## PROBLEM DESCRIPTION:
Copy the records from the line that has "this 509×339 image." through the line that has "shattered windshield [190, 129, 336, 186]", replacing every "detector" with "classifier" and changing nothing else. Give only those lines.

## MATERIAL SHOWN:
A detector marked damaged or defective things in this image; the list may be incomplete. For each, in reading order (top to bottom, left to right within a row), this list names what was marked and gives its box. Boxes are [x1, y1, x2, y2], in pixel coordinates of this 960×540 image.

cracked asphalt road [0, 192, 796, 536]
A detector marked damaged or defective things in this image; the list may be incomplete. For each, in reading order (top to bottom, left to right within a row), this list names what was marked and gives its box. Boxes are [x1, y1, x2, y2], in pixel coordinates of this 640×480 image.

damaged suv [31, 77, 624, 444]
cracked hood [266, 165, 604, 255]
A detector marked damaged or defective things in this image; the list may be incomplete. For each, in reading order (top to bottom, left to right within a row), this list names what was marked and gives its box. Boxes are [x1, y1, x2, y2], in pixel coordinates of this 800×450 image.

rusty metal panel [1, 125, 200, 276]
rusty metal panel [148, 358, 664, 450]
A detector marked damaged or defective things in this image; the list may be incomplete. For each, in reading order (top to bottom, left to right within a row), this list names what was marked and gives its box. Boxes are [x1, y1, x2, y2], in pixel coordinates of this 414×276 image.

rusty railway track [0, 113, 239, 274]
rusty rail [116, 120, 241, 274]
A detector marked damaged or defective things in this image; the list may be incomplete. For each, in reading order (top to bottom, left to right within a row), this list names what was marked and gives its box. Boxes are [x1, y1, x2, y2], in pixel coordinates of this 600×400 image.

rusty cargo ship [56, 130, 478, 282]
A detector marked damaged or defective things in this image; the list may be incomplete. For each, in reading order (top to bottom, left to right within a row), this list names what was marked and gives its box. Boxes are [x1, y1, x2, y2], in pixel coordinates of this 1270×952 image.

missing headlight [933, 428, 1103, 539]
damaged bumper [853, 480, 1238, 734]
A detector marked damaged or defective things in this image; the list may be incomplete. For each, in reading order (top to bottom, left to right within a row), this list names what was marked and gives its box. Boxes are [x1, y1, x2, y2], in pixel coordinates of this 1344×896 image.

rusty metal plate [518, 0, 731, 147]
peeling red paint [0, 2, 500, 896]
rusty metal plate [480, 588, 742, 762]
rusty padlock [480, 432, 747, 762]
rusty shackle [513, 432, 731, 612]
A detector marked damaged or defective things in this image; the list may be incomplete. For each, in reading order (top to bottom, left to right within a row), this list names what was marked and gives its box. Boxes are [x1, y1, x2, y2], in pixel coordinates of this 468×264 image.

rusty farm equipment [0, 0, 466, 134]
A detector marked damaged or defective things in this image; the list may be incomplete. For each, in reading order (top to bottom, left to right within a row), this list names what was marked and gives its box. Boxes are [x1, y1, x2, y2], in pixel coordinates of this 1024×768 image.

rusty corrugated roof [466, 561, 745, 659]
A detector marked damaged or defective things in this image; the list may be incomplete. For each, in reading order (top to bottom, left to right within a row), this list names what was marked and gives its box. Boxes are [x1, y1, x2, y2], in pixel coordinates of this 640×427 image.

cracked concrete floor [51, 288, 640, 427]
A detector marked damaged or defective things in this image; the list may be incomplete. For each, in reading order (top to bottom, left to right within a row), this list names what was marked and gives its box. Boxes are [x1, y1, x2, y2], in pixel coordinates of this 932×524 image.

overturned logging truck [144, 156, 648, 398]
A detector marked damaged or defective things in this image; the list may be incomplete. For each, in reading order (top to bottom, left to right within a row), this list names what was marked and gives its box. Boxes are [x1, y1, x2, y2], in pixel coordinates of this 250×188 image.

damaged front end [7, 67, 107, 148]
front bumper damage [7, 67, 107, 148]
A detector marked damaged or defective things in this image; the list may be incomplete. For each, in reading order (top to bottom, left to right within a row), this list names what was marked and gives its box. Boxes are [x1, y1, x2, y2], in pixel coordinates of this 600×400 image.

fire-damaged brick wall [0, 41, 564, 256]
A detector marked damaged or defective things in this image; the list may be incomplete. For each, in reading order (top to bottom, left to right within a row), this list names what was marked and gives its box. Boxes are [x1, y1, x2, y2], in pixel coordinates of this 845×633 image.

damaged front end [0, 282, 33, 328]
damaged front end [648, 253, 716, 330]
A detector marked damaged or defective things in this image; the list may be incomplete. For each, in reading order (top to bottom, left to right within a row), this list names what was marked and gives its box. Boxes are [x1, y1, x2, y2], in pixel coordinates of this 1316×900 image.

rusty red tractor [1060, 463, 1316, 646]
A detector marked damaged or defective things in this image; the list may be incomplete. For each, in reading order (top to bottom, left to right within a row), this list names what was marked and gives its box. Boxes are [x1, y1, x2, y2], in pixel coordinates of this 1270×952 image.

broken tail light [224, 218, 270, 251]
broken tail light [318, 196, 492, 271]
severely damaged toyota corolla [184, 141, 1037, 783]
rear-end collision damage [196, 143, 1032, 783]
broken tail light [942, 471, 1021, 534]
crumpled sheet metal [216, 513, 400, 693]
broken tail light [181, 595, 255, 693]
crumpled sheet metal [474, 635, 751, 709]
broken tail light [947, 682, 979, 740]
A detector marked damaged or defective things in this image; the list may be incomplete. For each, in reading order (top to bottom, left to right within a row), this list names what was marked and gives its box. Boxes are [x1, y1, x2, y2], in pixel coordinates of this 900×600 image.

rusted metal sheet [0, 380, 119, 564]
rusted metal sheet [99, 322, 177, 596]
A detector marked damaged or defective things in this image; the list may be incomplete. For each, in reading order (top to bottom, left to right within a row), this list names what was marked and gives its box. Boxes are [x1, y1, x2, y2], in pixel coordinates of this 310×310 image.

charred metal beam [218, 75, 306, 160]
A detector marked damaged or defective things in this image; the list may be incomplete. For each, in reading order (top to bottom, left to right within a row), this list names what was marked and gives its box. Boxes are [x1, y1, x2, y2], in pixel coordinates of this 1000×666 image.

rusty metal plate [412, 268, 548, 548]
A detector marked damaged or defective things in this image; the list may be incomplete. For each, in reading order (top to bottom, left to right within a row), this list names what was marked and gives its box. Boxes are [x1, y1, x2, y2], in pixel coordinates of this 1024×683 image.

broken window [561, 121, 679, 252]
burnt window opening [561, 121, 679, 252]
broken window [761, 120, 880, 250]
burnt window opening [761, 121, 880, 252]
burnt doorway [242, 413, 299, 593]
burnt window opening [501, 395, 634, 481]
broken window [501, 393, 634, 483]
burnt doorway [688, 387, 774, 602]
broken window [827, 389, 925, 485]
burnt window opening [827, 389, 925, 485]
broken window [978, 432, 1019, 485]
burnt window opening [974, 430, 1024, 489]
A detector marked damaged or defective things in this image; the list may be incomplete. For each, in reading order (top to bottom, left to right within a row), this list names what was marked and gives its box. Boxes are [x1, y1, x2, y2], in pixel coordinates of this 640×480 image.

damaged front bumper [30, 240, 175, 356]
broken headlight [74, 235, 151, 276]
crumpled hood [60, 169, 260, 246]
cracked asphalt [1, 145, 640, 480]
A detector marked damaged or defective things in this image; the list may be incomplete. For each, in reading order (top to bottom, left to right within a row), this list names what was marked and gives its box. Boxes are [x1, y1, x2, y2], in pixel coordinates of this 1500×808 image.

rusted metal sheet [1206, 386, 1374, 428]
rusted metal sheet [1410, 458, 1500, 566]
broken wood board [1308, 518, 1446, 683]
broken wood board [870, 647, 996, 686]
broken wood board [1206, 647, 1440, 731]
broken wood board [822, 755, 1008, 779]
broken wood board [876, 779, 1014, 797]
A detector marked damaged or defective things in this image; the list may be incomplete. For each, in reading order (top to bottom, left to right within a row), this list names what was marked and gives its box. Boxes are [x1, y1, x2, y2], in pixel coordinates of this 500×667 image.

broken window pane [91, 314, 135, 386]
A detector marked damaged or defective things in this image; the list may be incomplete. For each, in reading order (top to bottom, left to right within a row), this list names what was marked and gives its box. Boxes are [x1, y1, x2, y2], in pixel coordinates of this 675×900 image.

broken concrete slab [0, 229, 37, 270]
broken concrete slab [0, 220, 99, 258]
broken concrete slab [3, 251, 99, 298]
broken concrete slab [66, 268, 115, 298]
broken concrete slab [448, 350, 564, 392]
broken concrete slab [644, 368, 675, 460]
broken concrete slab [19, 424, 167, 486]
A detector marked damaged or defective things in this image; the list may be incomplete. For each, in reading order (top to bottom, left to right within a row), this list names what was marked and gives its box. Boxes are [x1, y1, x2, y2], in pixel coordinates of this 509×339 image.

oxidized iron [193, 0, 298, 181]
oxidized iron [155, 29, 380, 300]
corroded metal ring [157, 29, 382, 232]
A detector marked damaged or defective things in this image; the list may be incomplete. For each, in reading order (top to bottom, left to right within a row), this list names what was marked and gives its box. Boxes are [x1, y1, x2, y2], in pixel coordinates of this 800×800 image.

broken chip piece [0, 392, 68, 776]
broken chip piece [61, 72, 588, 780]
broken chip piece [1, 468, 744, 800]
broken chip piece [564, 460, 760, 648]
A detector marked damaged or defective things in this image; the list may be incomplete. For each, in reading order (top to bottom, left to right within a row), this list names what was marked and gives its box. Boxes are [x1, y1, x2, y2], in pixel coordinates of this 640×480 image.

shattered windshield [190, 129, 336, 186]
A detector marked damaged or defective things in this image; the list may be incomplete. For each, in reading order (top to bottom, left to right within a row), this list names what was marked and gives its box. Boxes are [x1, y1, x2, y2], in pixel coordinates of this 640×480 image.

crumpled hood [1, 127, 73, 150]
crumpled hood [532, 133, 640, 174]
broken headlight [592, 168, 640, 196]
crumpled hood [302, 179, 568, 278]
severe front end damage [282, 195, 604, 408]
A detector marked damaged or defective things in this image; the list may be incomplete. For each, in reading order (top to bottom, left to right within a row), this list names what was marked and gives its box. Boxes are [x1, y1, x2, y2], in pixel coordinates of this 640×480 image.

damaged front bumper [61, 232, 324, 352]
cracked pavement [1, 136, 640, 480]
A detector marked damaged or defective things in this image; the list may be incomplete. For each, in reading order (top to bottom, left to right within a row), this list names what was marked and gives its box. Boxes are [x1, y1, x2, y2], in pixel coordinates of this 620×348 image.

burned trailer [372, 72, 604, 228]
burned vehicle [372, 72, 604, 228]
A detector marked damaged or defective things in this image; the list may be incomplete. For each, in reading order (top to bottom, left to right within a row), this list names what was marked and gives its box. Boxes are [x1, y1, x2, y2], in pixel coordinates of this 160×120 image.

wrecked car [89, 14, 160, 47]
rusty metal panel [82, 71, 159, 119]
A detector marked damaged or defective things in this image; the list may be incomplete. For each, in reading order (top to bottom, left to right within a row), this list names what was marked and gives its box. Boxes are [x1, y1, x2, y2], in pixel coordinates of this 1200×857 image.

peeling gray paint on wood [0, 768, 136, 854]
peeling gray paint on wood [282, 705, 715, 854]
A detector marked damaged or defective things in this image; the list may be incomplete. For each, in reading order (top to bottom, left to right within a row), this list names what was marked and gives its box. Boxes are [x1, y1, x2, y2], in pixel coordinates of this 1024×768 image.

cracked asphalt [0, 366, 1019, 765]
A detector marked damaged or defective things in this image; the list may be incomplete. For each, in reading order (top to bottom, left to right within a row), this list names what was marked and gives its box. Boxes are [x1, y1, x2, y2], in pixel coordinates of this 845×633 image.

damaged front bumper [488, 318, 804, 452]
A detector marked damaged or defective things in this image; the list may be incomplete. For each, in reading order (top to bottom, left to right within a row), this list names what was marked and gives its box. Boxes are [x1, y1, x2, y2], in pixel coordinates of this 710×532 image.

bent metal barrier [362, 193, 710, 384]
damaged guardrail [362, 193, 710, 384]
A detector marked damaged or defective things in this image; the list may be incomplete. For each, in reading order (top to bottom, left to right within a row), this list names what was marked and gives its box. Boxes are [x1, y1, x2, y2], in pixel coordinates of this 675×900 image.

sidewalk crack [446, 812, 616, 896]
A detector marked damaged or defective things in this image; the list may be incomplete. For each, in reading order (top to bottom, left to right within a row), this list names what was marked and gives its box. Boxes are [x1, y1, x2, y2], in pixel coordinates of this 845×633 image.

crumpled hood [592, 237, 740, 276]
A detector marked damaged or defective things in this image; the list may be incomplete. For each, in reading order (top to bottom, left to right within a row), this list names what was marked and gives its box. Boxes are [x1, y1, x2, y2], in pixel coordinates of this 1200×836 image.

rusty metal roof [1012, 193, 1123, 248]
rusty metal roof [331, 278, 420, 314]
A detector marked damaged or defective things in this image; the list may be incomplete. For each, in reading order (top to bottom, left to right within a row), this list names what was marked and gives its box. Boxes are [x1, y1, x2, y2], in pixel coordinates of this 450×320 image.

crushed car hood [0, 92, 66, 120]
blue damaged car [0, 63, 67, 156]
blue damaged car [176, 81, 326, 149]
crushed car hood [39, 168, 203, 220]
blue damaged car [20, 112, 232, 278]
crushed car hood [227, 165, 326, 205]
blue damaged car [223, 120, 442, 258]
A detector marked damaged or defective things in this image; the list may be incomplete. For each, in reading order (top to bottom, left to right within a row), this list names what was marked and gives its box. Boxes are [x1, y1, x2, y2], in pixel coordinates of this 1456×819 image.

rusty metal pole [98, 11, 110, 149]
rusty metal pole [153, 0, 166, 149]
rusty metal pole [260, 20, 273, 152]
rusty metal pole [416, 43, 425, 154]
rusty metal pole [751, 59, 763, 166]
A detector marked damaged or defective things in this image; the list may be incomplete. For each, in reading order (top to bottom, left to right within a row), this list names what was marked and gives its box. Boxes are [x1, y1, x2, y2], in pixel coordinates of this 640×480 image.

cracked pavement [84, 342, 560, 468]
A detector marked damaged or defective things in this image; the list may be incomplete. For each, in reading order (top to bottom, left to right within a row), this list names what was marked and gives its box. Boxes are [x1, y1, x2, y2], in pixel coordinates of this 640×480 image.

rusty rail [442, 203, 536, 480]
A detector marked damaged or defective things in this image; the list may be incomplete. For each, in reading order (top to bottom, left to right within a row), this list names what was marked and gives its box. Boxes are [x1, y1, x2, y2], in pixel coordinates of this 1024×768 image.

## REPLY TO THE EXERCISE:
A classifier marked damaged or defective things in this image; the list may be incomplete. For each, in reading order (top to bottom, left to right within a row), this list names what was marked and gives its box. Boxes are [x1, y1, x2, y2], in pixel coordinates of this 509×339 image.

oxidized iron [193, 0, 298, 181]
oxidized iron [155, 29, 380, 300]
corroded metal ring [157, 29, 382, 232]
A classifier marked damaged or defective things in this image; the list may be incomplete. For each, in reading order (top to bottom, left to right within a row), this list names what was marked and gives its box. Boxes are [x1, y1, x2, y2], in pixel coordinates of this 800×800 image.

broken chip piece [0, 392, 68, 776]
broken chip piece [61, 72, 588, 780]
broken chip piece [1, 468, 744, 800]
broken chip piece [564, 460, 760, 648]
A classifier marked damaged or defective things in this image; the list may be incomplete. For each, in reading order (top to bottom, left to right within a row), this list names what was marked and gives its box. Boxes are [x1, y1, x2, y2], in pixel coordinates of this 640×480 image.

shattered windshield [190, 129, 336, 186]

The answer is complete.